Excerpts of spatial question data

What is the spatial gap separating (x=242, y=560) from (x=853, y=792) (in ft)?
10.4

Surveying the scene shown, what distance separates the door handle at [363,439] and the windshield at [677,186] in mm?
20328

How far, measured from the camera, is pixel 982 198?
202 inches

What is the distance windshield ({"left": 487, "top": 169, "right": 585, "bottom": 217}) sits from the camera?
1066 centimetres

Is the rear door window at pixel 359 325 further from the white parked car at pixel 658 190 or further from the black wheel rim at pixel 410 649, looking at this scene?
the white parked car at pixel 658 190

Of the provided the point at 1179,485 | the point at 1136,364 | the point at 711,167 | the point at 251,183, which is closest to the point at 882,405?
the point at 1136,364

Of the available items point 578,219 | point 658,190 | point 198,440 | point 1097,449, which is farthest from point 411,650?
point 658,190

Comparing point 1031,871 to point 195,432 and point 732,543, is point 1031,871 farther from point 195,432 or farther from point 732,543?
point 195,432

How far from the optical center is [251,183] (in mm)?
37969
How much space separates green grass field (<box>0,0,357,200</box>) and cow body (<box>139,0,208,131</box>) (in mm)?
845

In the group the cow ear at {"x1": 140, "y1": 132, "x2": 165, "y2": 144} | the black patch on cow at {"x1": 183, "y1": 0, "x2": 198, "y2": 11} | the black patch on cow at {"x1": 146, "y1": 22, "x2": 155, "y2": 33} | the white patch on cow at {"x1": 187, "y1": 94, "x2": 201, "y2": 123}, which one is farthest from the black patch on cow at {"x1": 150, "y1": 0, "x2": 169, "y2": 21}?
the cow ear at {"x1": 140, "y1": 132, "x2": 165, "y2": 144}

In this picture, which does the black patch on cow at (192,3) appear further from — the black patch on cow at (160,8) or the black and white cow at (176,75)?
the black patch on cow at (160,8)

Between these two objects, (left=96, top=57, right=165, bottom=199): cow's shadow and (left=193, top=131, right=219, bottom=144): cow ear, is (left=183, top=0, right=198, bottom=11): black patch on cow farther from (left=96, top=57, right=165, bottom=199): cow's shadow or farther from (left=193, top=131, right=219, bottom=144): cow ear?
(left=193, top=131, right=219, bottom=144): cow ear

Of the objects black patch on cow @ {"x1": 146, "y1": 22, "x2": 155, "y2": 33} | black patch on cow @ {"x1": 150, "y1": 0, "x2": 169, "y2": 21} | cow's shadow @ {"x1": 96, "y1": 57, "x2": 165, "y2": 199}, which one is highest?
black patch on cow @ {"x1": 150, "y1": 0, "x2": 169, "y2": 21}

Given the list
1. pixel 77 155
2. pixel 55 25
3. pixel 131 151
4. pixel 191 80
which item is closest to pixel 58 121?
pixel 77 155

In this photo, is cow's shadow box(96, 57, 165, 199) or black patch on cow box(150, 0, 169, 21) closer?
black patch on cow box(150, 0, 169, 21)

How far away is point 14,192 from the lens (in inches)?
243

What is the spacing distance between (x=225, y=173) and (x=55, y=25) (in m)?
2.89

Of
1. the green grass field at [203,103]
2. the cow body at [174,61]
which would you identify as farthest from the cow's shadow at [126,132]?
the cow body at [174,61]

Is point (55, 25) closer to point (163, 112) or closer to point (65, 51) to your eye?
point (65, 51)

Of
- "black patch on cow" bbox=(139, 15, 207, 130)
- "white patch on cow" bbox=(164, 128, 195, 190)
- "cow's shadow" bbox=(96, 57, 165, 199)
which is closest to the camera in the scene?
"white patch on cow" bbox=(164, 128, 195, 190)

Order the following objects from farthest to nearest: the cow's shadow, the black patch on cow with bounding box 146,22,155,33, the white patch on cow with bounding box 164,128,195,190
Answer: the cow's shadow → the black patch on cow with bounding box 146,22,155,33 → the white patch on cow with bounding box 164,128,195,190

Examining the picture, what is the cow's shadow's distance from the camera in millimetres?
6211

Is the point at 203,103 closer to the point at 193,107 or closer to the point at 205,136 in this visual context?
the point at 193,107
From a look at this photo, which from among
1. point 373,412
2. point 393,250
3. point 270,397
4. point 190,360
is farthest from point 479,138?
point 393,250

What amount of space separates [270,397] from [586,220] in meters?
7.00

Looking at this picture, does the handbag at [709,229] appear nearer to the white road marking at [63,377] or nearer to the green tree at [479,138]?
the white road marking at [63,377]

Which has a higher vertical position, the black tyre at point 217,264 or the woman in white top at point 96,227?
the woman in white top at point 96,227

• **WHAT IS BEING ASKED**
Copy the data above in full, character for character.

• **SOLUTION TO THIS PROBLEM**
What is the spatial gap separating (x=242, y=560) from (x=853, y=792) (in ft)?
10.4

Surveying the scene shown, what distance separates the door handle at [363,439] and the windshield at [677,186] in mm?
20328

How far, measured from the camera, is pixel 982 198?
202 inches

What is the distance windshield ({"left": 487, "top": 169, "right": 585, "bottom": 217}) sits from the camera?
1066 centimetres

Is the rear door window at pixel 359 325 further from the white parked car at pixel 658 190 or further from the black wheel rim at pixel 410 649, looking at this scene?
the white parked car at pixel 658 190

Of the provided the point at 1179,485 | the point at 1136,364 | the point at 711,167 | the point at 251,183, which is closest to the point at 882,405?
the point at 1136,364

Of the available items point 578,219 | point 658,190 | point 198,440 | point 1097,449, which is farthest from point 411,650?
point 658,190

Comparing point 1031,871 to point 195,432 and point 732,543, is point 1031,871 farther from point 195,432 or farther from point 732,543?
point 195,432

How far from the optical center is [251,183] (in mm)?
37969
How much space separates green grass field (<box>0,0,357,200</box>) and cow body (<box>139,0,208,131</box>) (in mm)?
845

In the group the cow ear at {"x1": 140, "y1": 132, "x2": 165, "y2": 144} | the black patch on cow at {"x1": 183, "y1": 0, "x2": 198, "y2": 11} | the black patch on cow at {"x1": 146, "y1": 22, "x2": 155, "y2": 33} | the white patch on cow at {"x1": 187, "y1": 94, "x2": 201, "y2": 123}, which one is farthest from the black patch on cow at {"x1": 150, "y1": 0, "x2": 169, "y2": 21}?
the cow ear at {"x1": 140, "y1": 132, "x2": 165, "y2": 144}

In this picture, which does the black patch on cow at (192,3) appear further from — the black patch on cow at (160,8) or the black and white cow at (176,75)?
the black patch on cow at (160,8)

Between these two objects, (left=96, top=57, right=165, bottom=199): cow's shadow and (left=193, top=131, right=219, bottom=144): cow ear, is (left=183, top=0, right=198, bottom=11): black patch on cow farther from (left=96, top=57, right=165, bottom=199): cow's shadow or farther from (left=193, top=131, right=219, bottom=144): cow ear?
(left=193, top=131, right=219, bottom=144): cow ear

Of the objects black patch on cow @ {"x1": 146, "y1": 22, "x2": 155, "y2": 33} | black patch on cow @ {"x1": 150, "y1": 0, "x2": 169, "y2": 21} | cow's shadow @ {"x1": 96, "y1": 57, "x2": 165, "y2": 199}, which one is highest?
black patch on cow @ {"x1": 150, "y1": 0, "x2": 169, "y2": 21}

Given the list
1. pixel 77 155
2. pixel 55 25
3. pixel 131 151
4. pixel 191 80
which item is closest to pixel 58 121?
pixel 77 155

In this photo, is cow's shadow box(96, 57, 165, 199) or black patch on cow box(150, 0, 169, 21) closer?
black patch on cow box(150, 0, 169, 21)

How far away is point 14,192 from the lens (in inches)?
243

What is the spacing distance between (x=225, y=173) and (x=55, y=25) (in m)?
2.89

Of
1. the green grass field at [203,103]
2. the cow body at [174,61]
which would you identify as farthest from the cow's shadow at [126,132]?
the cow body at [174,61]

Is point (55, 25) closer to point (163, 112) or closer to point (65, 51) to your eye?
point (65, 51)

Of
- "black patch on cow" bbox=(139, 15, 207, 130)
- "white patch on cow" bbox=(164, 128, 195, 190)
- "cow's shadow" bbox=(96, 57, 165, 199)
which is closest to the camera in the scene?
"white patch on cow" bbox=(164, 128, 195, 190)

Order the following objects from farthest to nearest: the cow's shadow, the black patch on cow with bounding box 146,22,155,33, the white patch on cow with bounding box 164,128,195,190
Answer: the cow's shadow → the black patch on cow with bounding box 146,22,155,33 → the white patch on cow with bounding box 164,128,195,190

Examining the picture, what is the cow's shadow's distance from the camera in millimetres?
6211

Is the point at 203,103 closer to the point at 193,107 or closer to the point at 205,136 in this visual context?
the point at 193,107
From a look at this photo, which from among
1. point 373,412
2. point 393,250
3. point 270,397
4. point 190,360
is farthest from point 479,138?
point 393,250

What amount of space separates [270,397] from [586,220] in meters?
7.00

Looking at this picture, does the handbag at [709,229] appear nearer to the white road marking at [63,377] or nearer to the green tree at [479,138]?
the white road marking at [63,377]

Which has a higher vertical position, the black tyre at point 217,264 or the woman in white top at point 96,227?
the woman in white top at point 96,227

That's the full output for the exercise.